_AIM OF THE EXERCISE_
Find every line in the entries below that contains the word "lowest", and copy each such line. Matching is case-sensitive.
########
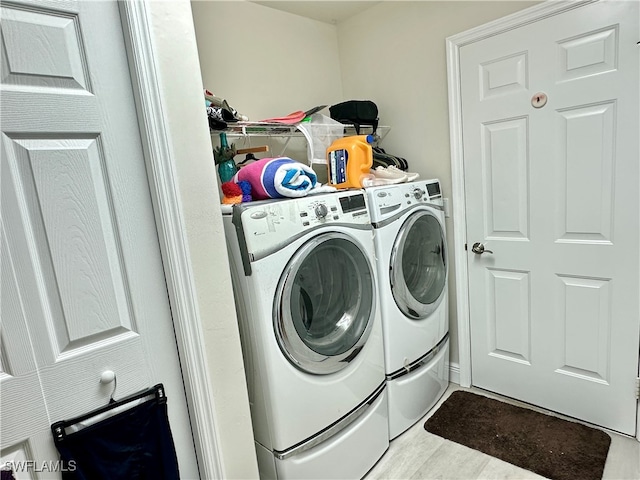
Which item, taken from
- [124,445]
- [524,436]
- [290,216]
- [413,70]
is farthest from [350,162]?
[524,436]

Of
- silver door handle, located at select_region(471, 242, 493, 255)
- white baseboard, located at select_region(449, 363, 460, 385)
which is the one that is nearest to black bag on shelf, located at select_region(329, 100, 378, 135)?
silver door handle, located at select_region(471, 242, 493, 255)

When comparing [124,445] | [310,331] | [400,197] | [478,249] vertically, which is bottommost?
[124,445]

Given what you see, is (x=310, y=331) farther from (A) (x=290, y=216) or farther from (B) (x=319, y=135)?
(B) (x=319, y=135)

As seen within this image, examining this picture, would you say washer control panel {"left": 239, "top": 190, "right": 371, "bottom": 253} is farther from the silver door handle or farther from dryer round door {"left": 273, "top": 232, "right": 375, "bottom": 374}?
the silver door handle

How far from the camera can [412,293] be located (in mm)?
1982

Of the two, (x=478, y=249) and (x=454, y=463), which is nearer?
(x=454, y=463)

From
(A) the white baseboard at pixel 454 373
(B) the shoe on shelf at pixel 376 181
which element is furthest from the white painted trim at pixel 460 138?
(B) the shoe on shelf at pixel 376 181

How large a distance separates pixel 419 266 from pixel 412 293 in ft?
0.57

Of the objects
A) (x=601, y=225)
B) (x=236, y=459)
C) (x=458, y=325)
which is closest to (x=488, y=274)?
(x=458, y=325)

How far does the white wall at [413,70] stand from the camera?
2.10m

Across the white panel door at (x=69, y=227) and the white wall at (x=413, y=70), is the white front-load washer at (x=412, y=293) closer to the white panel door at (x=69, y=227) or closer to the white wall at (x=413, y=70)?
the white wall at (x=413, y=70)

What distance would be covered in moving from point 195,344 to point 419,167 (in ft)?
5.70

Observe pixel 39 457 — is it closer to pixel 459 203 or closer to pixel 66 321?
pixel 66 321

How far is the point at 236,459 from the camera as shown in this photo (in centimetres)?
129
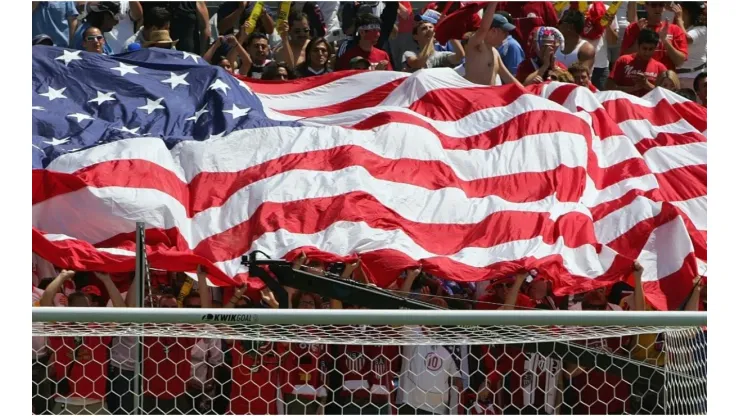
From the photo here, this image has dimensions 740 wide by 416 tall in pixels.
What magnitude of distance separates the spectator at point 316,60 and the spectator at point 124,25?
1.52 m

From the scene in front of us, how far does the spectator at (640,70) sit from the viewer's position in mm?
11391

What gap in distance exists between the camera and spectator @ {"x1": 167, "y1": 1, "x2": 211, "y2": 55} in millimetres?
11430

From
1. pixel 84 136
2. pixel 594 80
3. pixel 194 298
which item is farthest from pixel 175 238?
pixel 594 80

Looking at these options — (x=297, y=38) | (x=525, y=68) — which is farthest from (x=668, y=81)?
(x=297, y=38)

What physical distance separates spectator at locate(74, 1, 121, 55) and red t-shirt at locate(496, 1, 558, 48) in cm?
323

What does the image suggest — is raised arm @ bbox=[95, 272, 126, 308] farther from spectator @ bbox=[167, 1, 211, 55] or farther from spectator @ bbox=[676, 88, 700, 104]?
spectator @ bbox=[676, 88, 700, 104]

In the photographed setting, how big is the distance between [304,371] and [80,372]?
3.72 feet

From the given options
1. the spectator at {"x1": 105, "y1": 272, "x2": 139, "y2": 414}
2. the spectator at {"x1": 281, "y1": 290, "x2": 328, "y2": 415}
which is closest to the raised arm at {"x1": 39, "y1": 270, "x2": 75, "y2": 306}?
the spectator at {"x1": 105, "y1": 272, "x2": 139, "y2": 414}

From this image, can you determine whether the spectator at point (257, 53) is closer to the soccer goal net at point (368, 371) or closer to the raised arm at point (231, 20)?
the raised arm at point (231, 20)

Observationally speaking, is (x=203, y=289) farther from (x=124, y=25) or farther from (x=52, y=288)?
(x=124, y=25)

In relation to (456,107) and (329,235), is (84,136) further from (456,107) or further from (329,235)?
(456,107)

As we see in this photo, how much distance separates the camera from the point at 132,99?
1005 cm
########
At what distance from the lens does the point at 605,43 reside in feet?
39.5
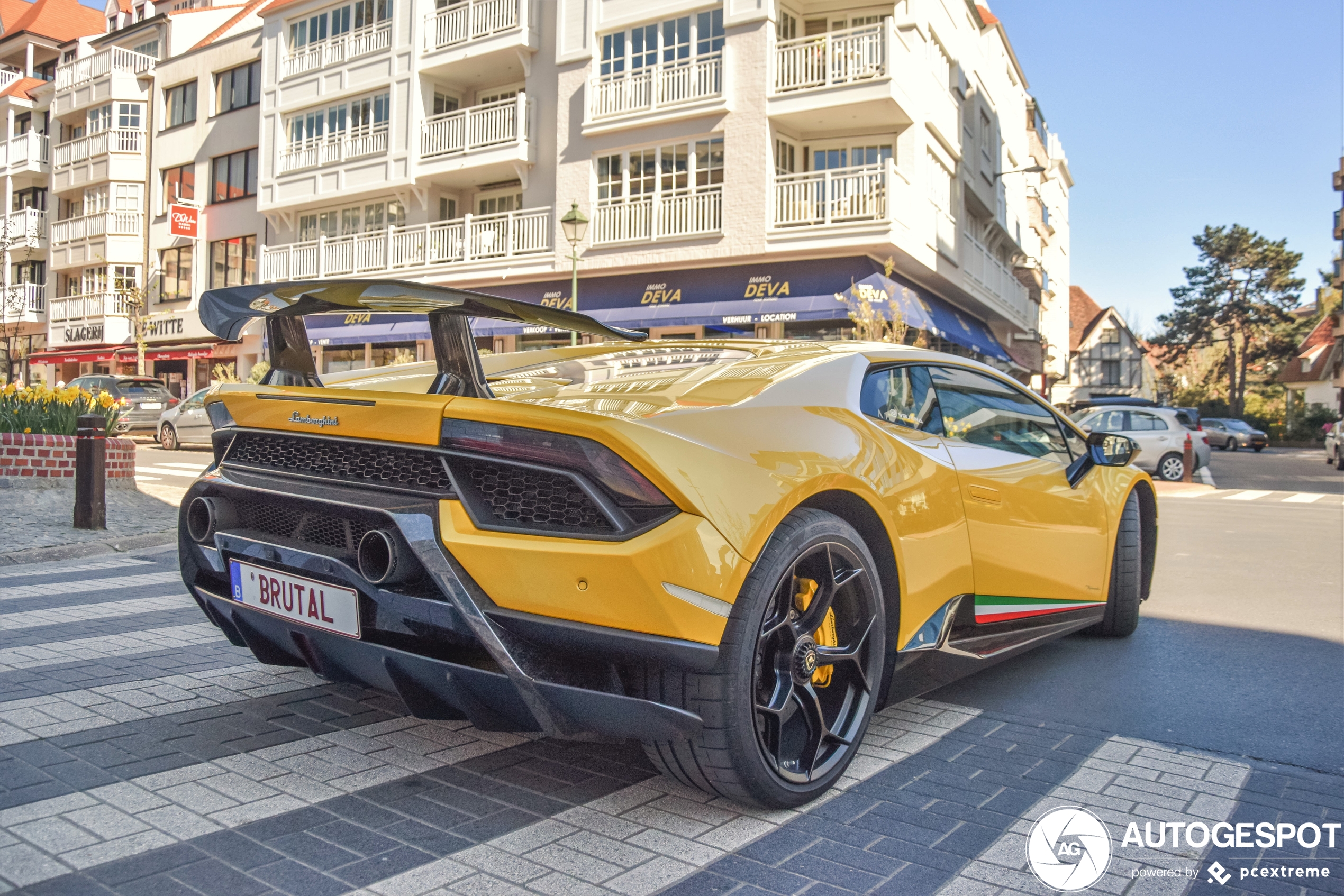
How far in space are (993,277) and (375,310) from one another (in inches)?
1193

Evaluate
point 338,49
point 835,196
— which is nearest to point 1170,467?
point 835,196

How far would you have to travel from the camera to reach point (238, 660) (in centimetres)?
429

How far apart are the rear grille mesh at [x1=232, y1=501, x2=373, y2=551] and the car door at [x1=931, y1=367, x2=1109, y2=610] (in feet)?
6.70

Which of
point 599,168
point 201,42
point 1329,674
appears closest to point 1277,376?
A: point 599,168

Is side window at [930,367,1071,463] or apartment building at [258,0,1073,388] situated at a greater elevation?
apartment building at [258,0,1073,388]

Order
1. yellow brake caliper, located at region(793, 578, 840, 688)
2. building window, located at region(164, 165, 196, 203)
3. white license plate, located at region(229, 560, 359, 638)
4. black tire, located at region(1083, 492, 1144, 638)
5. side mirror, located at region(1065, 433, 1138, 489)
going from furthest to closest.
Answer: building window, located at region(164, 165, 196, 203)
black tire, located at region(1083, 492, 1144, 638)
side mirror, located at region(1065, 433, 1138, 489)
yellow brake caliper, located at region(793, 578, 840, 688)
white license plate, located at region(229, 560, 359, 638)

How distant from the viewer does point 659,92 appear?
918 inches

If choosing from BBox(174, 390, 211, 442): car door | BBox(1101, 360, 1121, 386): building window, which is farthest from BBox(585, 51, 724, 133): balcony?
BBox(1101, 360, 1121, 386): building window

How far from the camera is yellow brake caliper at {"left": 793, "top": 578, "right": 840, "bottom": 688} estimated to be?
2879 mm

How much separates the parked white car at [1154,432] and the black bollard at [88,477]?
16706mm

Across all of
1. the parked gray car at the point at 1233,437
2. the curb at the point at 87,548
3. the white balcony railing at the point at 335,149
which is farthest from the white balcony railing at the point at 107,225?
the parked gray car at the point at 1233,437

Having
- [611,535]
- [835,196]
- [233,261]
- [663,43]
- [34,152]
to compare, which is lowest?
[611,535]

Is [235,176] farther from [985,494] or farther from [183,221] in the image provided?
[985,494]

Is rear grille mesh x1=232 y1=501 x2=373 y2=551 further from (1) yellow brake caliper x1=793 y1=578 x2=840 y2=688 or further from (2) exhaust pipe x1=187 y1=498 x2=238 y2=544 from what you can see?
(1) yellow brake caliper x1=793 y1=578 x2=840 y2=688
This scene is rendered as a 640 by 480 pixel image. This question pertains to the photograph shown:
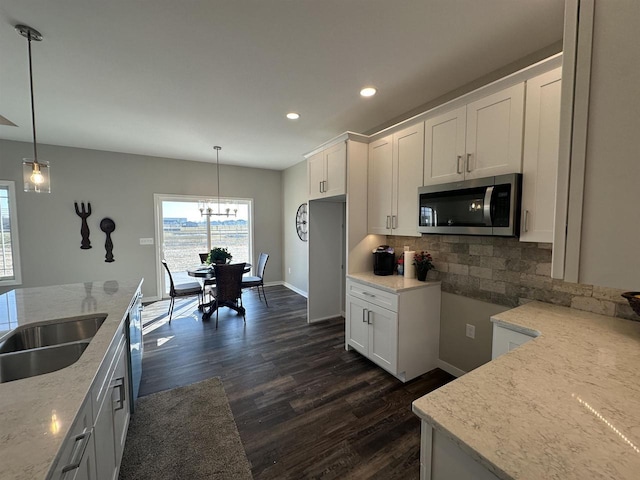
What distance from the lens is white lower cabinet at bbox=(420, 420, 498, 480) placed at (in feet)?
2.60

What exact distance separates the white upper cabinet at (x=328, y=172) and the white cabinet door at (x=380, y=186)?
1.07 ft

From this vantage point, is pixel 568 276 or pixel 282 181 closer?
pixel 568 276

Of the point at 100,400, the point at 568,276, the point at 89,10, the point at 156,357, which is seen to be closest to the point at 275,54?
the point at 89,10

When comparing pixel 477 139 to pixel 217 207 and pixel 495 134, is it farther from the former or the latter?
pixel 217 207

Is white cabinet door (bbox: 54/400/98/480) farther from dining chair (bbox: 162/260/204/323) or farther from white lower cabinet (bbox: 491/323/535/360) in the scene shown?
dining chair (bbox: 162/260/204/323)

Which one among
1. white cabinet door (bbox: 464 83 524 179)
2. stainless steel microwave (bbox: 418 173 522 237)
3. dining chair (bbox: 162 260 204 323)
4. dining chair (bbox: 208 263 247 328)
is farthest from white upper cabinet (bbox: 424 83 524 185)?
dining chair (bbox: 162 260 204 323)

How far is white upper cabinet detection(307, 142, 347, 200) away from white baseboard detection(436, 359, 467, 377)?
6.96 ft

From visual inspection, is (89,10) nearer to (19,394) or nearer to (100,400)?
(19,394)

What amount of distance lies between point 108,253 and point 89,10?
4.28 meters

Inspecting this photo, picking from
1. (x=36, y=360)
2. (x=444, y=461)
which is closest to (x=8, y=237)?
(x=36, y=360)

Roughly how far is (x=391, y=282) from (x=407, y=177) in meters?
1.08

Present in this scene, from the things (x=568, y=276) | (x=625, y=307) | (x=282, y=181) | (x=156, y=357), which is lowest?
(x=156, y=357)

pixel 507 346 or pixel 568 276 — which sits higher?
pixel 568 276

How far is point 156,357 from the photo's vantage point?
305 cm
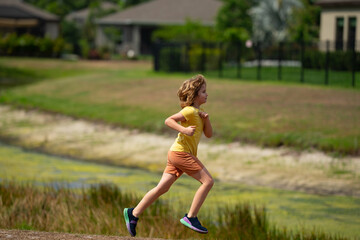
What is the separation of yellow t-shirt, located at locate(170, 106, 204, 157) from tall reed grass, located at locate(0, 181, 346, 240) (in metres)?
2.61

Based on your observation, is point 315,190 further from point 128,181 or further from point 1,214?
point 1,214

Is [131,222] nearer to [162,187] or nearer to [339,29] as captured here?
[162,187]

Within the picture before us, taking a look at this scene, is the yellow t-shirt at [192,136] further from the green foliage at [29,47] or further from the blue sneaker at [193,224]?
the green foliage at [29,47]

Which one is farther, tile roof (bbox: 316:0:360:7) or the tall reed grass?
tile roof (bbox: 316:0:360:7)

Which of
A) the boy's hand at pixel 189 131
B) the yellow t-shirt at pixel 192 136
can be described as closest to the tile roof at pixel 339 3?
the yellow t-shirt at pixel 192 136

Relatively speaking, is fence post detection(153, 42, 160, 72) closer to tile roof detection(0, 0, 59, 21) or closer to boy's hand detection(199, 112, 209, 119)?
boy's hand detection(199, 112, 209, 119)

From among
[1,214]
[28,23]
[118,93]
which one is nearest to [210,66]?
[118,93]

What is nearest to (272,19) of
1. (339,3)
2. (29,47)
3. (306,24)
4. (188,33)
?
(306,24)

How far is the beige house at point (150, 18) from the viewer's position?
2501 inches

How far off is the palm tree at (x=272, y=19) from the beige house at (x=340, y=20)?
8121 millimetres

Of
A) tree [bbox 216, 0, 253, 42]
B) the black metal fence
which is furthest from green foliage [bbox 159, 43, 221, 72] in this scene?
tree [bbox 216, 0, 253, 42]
########
_RESPONSE TO THE TASK_
to compare, which is lowest?
Present in this scene, from the things (x=568, y=276) | (x=625, y=307) | (x=282, y=181) | (x=156, y=357), which is lowest?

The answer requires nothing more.